Indolente, inocente acaso, había pasado por la vida sin tener ningún objetivo. Despreciaba las metas con el mismo odio profundo que el del farolillo rojo del pelotón de los ciclistas.
Nunca se propuso nada, todo lo dejaba al arbitrio de un azar que, por suerte o por desgracia, le disparaba al corazón y le acertaba de lleno, pero con balas de fogueo. Incluso el dolor de los tropiezos llegaba tarde a sus citas con el insomnio.
Ensimismado, ausente, perdido del mundo entre fantasías, se dejaba mecer por la ironía de las cosas pequeñas, que él convertía en gigantes con los que moler los granos de arena que se acaban haciendo montañas.

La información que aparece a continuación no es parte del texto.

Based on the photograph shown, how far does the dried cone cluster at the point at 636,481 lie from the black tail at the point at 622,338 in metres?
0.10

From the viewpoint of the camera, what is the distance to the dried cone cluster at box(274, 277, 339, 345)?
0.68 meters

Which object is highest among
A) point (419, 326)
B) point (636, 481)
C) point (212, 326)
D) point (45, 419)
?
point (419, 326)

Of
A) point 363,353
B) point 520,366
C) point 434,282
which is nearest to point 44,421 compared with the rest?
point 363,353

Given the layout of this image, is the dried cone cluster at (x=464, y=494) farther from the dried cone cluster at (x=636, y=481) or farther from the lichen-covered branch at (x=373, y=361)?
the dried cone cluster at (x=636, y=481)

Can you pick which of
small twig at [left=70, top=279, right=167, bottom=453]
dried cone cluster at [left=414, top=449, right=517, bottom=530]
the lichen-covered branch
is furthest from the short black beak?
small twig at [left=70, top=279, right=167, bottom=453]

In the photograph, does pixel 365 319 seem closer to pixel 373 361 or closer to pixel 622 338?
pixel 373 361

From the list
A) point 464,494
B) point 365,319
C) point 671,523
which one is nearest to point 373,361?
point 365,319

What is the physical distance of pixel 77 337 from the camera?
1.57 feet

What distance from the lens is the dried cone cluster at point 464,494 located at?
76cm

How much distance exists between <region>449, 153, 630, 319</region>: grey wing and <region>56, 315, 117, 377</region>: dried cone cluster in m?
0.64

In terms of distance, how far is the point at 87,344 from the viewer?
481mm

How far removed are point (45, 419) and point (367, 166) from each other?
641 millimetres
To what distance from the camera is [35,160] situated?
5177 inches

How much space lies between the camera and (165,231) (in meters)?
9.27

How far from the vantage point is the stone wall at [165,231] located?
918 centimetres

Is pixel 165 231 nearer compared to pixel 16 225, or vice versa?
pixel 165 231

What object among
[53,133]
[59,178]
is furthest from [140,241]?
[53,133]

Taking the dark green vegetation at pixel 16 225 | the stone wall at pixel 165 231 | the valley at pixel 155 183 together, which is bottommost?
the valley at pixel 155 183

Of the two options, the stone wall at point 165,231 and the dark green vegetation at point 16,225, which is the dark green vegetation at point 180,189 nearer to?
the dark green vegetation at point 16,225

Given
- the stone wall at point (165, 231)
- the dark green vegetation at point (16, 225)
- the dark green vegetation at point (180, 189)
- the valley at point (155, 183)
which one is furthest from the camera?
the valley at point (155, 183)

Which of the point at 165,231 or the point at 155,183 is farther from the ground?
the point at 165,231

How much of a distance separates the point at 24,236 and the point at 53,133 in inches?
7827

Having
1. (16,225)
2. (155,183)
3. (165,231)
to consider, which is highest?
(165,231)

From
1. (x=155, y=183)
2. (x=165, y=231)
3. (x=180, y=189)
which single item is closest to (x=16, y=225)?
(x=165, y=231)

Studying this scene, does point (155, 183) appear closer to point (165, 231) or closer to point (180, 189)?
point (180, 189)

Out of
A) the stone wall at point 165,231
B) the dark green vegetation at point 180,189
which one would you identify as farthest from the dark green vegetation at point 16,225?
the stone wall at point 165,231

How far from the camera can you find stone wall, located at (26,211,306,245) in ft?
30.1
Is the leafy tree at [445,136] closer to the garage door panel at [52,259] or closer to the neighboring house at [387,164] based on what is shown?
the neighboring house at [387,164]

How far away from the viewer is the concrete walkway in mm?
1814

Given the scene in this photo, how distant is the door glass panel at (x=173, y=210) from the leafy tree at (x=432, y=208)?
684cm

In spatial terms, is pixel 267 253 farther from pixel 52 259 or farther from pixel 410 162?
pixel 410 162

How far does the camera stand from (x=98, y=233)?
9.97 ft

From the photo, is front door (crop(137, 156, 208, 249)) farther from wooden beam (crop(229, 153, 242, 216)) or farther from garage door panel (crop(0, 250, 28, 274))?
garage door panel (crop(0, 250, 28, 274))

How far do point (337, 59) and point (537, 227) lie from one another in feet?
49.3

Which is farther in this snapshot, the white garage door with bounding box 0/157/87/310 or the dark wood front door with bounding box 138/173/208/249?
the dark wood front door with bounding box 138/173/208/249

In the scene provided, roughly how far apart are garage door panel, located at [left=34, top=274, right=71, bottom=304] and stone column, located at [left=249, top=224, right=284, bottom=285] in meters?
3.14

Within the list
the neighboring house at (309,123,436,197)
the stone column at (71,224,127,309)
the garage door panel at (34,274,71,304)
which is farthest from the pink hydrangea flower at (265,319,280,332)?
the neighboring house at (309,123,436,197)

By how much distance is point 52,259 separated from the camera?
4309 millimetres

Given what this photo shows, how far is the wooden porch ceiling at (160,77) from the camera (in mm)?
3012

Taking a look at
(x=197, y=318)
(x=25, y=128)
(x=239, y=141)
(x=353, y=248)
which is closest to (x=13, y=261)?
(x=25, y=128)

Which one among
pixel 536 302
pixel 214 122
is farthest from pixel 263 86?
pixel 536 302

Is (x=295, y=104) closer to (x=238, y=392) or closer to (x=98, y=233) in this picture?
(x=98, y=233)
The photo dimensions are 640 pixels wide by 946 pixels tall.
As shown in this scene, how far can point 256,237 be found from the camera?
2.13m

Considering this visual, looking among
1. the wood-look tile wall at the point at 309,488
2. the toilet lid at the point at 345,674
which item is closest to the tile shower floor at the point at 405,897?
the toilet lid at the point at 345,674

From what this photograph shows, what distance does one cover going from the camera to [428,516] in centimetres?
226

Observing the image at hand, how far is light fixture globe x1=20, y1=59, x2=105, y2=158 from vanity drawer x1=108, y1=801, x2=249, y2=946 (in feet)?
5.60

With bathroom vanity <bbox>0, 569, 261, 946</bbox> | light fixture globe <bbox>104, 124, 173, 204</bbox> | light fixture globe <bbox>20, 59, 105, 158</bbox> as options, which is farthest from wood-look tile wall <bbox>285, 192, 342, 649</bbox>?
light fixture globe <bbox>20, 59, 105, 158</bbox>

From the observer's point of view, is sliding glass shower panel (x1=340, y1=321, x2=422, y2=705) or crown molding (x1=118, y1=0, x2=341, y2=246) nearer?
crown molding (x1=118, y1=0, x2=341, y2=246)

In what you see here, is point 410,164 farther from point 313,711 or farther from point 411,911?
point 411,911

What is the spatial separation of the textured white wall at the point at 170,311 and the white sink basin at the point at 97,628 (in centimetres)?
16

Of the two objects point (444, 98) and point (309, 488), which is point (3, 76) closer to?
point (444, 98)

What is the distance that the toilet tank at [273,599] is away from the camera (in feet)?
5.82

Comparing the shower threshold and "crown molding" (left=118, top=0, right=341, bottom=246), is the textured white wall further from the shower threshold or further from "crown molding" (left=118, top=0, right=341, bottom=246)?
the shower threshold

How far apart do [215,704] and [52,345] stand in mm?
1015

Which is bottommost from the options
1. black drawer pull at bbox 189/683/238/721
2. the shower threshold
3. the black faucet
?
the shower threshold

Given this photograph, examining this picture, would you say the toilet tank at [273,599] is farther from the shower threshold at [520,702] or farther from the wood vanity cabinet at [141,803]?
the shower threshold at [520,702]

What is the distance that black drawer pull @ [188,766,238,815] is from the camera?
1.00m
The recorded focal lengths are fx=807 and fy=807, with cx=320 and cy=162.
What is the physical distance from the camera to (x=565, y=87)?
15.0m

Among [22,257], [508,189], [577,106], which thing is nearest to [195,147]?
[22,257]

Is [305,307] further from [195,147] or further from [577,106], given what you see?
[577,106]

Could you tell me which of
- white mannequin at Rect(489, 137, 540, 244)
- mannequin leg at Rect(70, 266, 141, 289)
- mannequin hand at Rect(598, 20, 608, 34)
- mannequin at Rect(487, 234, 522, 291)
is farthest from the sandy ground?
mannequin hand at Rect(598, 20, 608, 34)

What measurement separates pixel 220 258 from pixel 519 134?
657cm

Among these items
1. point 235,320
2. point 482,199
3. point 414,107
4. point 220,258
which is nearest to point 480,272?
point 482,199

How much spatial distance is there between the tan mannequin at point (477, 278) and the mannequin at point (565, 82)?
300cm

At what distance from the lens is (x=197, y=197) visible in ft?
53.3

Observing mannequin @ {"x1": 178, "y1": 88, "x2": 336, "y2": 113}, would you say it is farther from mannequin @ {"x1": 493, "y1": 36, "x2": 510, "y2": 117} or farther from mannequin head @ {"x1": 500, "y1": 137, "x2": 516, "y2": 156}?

Ahogado en su desidia, le llegó la crisis, la crisis, como a todos aquellos que van por la auto-vi(d)a pasando de cuarenta. Una crisis contra la que su despreocupación y su apatía no tenían nada que hacer, entre otras cosas, por pereza.
Nunca se había empeñado en nada, hasta aquel día en que, al mirar aquellos ojos oscuros, se dio un chapuzón en la ternura con que le miraban. Y le gustó la sensación como niño que prueba la miel hecha chupete.
No lo decidió en un momento, tardó en sacudirse el hastío de no sentirse vivo, pero al final se empeñó, como si le fuese la vida en ello. Y muy posiblemente, es que le iba.
Así que, aquel mediodía, cuando salió de la casa de empeño después de haber cambiado el peso de su pasado por un sueño (y un paquete de pañuelos por si tocaba llorar), sintió que la brisa le decía que nunca es tarde para empeñarse en imposibles y que hay cosas peores que fracasar.